• **Aim**
Reproduce each of the following entries line for line, without altering any character.

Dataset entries
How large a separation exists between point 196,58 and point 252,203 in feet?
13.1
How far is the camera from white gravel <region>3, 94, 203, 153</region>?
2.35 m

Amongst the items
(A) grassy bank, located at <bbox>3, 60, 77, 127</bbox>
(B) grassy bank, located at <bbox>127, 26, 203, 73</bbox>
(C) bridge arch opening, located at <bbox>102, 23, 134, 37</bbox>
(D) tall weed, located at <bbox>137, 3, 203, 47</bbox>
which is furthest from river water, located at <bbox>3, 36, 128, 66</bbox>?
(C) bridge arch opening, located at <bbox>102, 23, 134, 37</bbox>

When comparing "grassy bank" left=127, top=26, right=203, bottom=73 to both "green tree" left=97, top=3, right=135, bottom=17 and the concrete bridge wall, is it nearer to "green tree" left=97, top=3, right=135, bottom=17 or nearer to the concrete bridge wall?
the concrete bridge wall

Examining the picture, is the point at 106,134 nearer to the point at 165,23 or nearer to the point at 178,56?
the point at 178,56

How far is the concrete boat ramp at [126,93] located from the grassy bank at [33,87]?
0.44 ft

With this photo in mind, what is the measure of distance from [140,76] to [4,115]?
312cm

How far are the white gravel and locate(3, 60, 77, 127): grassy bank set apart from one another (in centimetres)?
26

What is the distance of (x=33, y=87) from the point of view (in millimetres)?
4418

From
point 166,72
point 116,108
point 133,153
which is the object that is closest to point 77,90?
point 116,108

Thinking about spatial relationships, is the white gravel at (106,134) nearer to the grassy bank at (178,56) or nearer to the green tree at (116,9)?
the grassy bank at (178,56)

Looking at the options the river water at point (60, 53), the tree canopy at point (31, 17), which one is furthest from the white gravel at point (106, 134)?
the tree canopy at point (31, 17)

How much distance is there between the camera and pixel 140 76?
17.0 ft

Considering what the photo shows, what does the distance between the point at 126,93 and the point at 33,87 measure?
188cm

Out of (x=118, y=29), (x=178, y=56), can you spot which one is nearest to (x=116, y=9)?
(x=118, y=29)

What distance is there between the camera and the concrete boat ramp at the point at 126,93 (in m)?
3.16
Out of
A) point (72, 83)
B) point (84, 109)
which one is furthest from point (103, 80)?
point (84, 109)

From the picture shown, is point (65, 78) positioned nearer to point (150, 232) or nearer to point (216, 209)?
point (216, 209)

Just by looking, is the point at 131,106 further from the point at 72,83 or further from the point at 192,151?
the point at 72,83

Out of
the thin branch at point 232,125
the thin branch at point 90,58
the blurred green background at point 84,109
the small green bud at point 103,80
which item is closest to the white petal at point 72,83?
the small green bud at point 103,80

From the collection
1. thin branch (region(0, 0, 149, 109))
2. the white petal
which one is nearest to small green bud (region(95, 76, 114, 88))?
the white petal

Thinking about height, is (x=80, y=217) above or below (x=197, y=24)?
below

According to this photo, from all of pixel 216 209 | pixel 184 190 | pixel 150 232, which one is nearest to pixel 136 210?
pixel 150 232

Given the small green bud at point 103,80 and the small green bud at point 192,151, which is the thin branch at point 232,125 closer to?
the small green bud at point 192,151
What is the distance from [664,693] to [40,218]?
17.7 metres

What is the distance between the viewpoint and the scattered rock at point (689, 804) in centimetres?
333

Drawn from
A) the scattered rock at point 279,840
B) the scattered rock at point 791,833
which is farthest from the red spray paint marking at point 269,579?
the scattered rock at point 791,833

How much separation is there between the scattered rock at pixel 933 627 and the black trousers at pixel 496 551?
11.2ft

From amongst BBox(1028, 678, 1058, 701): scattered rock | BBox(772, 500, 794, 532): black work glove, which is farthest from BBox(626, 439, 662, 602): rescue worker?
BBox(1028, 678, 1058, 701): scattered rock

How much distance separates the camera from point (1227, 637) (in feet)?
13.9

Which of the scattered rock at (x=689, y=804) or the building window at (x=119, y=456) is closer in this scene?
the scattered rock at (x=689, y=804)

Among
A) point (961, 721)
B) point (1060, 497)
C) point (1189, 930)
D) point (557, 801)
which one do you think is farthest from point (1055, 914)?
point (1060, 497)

• **Written reply**
How large a separation exists between point 196,58 and point 252,203 in feet?
13.1
How far is the camera from white gravel <region>3, 94, 203, 153</region>?
2.35 m

Amongst the items
(A) grassy bank, located at <bbox>3, 60, 77, 127</bbox>
(B) grassy bank, located at <bbox>127, 26, 203, 73</bbox>
(C) bridge arch opening, located at <bbox>102, 23, 134, 37</bbox>
(D) tall weed, located at <bbox>137, 3, 203, 47</bbox>
which is furthest from river water, located at <bbox>3, 36, 128, 66</bbox>?
(C) bridge arch opening, located at <bbox>102, 23, 134, 37</bbox>

When comparing "grassy bank" left=127, top=26, right=203, bottom=73 to both "green tree" left=97, top=3, right=135, bottom=17 and the concrete bridge wall, is it nearer to "green tree" left=97, top=3, right=135, bottom=17 or nearer to the concrete bridge wall?
the concrete bridge wall

Examining the picture, is the point at 106,134 nearer to the point at 165,23 or nearer to the point at 178,56?
the point at 178,56

How far is the concrete boat ramp at [126,93] located from the grassy bank at [33,87]?
0.44 ft

With this photo in mind, what is the measure of distance from [140,76] to [4,115]?
312cm

How far are the white gravel and locate(3, 60, 77, 127): grassy bank set apart from one another (in centimetres)?
26

What is the distance of (x=33, y=87) from the point of view (in millimetres)?
4418

From
point 166,72
point 116,108
point 133,153
which is the object that is closest to point 77,90?
point 116,108

Thinking about spatial relationships, is the white gravel at (106,134) nearer to the grassy bank at (178,56) or nearer to the green tree at (116,9)?
the grassy bank at (178,56)

Looking at the options the river water at point (60, 53), the tree canopy at point (31, 17), which one is furthest from the white gravel at point (106, 134)?
the tree canopy at point (31, 17)

How much distance is there between the camera and pixel 140 76?
17.0 ft

Considering what the photo shows, what does the distance between the point at 126,93 and the point at 33,87 measure?
188cm

Out of (x=118, y=29), (x=178, y=56), can you spot which one is nearest to (x=116, y=9)?
(x=118, y=29)

What distance is there between the camera and the concrete boat ramp at the point at 126,93 (in m)?
3.16
Out of
A) point (72, 83)
B) point (84, 109)
which one is furthest from point (103, 80)?
point (84, 109)

From the picture shown, is point (65, 78) positioned nearer to point (150, 232) or nearer to point (216, 209)?
point (216, 209)

Just by looking, is the point at 131,106 further from the point at 72,83 or further from the point at 192,151?
the point at 72,83

Out of
the thin branch at point 232,125
the thin branch at point 90,58
the blurred green background at point 84,109
the small green bud at point 103,80
which item is closest to the white petal at point 72,83?
the small green bud at point 103,80

From the collection
1. thin branch (region(0, 0, 149, 109))
2. the white petal
which one is nearest to small green bud (region(95, 76, 114, 88))?
the white petal

Thinking about height, is (x=80, y=217) above or below (x=197, y=24)?
below

According to this photo, from all of pixel 216 209 | pixel 184 190 | pixel 150 232, which one is nearest to pixel 136 210?
pixel 150 232

Given the small green bud at point 103,80 and the small green bud at point 192,151, which is the thin branch at point 232,125 closer to?
the small green bud at point 192,151
What is the distance from [664,693] to [40,218]?
17.7 metres

What is the distance between the viewpoint and the scattered rock at point (689, 804) in centimetres?
333

Drawn from
A) the scattered rock at point 279,840
B) the scattered rock at point 791,833
which is farthest from the red spray paint marking at point 269,579?
the scattered rock at point 791,833

How much separation is there between the scattered rock at pixel 933 627 and the black trousers at pixel 496 551?
11.2ft

From amongst BBox(1028, 678, 1058, 701): scattered rock | BBox(772, 500, 794, 532): black work glove, which is farthest from BBox(626, 439, 662, 602): rescue worker?
BBox(1028, 678, 1058, 701): scattered rock

How much distance separates the camera from point (1227, 637) (in feet)?
13.9

Which of the scattered rock at (x=689, y=804) or the building window at (x=119, y=456) is closer in this scene?
the scattered rock at (x=689, y=804)

Among
A) point (961, 721)
B) point (1060, 497)
C) point (1189, 930)
D) point (557, 801)
which one do you think is farthest from point (1055, 914)?
point (1060, 497)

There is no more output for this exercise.